At a glance
Anthropic ships Claude in three sizes, and picking the right one is the simplest, biggest lever on both quality and your bill. Opus is the most capable model for the hardest reasoning, Sonnet is the balanced workhorse that handles most coding and agent tasks well, and Haiku is the fast, cheap model for high-volume and latency-sensitive work. They share the same core abilities and, in 2026, a 1M-token context at standard pricing; what changes is depth of reasoning, speed and cost per token. This page compares them honestly so you can match the model to the task instead of paying for Opus on work Haiku would nail, or sending a genuinely hard problem to Haiku and getting frustrated. It pairs with our Choosing an AI Model article.

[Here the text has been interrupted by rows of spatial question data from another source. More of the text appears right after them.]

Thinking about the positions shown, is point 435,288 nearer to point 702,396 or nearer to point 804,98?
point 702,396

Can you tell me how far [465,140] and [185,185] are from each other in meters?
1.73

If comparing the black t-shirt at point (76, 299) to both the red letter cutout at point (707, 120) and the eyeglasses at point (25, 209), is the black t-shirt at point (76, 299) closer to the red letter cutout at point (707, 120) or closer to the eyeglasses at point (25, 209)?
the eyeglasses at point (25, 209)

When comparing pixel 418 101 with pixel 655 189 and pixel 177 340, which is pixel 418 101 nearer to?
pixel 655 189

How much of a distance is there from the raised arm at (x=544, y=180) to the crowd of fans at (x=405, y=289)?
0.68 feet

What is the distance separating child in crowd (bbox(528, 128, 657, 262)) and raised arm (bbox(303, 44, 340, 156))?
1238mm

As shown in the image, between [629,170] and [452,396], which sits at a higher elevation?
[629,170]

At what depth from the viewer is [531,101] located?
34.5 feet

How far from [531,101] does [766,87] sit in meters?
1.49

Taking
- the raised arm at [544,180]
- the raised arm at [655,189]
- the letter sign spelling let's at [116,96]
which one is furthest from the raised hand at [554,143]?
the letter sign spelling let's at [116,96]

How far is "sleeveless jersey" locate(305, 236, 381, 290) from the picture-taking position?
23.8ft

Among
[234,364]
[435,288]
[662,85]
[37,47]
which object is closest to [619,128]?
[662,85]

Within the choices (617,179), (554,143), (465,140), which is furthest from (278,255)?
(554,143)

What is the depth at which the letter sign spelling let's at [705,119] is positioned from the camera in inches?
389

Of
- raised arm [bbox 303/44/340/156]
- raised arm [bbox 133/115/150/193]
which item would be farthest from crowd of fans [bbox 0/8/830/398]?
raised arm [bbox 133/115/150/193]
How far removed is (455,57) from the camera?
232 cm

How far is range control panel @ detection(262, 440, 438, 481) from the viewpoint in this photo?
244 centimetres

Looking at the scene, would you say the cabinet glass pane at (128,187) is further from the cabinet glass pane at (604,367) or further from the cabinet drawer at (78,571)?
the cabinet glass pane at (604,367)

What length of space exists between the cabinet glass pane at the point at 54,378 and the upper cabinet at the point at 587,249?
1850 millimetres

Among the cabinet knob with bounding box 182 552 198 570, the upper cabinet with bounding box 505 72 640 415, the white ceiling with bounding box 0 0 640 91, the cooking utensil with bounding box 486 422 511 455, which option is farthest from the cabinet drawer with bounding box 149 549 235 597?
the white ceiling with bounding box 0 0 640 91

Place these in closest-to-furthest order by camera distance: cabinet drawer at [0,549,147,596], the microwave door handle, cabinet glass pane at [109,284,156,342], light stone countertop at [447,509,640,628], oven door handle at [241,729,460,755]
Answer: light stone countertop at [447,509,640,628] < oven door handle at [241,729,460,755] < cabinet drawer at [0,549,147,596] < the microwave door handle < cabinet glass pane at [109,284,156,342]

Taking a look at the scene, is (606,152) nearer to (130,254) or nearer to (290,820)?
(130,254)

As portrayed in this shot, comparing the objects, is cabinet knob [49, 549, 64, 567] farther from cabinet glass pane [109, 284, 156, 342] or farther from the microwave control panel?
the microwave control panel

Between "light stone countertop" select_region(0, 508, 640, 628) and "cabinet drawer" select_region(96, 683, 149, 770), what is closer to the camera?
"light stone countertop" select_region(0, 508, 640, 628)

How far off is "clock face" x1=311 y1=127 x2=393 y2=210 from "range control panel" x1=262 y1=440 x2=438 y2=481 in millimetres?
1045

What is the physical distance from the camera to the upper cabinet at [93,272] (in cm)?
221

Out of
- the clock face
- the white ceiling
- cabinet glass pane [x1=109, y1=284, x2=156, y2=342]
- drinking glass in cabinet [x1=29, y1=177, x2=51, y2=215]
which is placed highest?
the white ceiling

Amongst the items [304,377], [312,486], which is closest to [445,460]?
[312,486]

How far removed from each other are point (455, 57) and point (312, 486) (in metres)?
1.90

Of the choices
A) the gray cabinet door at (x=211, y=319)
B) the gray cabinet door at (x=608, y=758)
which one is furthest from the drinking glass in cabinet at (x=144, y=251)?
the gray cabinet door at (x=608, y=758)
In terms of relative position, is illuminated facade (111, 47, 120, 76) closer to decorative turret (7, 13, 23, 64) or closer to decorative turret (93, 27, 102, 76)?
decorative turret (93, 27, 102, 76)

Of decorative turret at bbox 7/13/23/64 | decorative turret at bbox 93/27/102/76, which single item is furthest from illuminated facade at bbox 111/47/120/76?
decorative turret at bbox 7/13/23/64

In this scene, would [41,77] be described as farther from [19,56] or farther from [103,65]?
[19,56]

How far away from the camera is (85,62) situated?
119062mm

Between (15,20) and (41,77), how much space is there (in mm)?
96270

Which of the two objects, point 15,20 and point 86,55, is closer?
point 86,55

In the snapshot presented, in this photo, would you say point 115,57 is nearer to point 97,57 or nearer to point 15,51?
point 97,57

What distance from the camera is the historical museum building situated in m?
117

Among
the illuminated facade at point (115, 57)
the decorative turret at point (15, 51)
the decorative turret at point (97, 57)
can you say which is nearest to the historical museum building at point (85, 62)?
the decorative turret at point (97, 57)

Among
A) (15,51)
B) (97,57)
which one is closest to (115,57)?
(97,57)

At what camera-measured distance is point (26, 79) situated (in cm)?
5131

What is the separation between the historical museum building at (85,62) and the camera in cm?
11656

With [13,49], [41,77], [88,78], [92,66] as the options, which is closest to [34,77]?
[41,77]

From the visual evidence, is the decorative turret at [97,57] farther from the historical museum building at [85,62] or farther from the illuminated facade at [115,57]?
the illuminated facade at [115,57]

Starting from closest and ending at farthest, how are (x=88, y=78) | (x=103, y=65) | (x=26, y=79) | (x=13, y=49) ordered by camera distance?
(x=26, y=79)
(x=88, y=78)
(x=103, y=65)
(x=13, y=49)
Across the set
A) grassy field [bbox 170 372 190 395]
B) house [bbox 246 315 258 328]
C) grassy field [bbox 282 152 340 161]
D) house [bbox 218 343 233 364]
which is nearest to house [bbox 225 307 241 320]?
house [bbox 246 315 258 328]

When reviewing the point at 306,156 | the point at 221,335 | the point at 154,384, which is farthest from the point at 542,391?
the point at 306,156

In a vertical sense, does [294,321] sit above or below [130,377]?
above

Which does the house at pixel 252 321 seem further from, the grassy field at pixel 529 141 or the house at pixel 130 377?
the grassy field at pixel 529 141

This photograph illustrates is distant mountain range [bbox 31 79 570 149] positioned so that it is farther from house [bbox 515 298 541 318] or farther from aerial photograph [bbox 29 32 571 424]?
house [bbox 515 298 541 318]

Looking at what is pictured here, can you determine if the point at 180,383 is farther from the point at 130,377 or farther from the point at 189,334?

Prices are list rates as of 2026 and move over time.
The options
Side by side
| Dimension | Claude Opus | Claude Sonnet | Claude Haiku |
|---|---|---|---|
| Tier | Most capable | Balanced | Fastest and cheapest |
| Best for | Hardest reasoning, architecture, complex refactors | Most coding and agent work | High volume, simple tasks, latency-sensitive work |
| Relative capability | Highest | High | Good for its size |
| Relative speed | Slowest | Fast | Fastest |
| Input price per million (as of 2026) | About USD 5 | About USD 3 | About USD 1 |
| Output price per million (as of 2026) | About USD 25 | About USD 15 | About USD 5 |
| Context window (2026) | 1M tokens at standard pricing | 1M tokens at standard pricing | Large context |
The verdict
Make Sonnet your default: it handles the large majority of coding and agent work at a strong quality-to-cost ratio, which is why Claude Code defaults to it. Reach for Opus on the genuinely hard problems, complex reasoning, tricky refactors and architecture, where its extra depth pays for itself by getting things right the first time. Drop to Haiku for high-volume, simple or latency-sensitive work like classification, extraction and read-only subagents, where speed and cost matter more than peak reasoning. A great pattern is to mix them: a stronger model leads while Haiku does the cheap, narrow side work. To cut spend further, use prompt caching for repeated context and batch processing for non-urgent jobs. When in doubt, start on Sonnet and only move up or down when a task clearly demands it.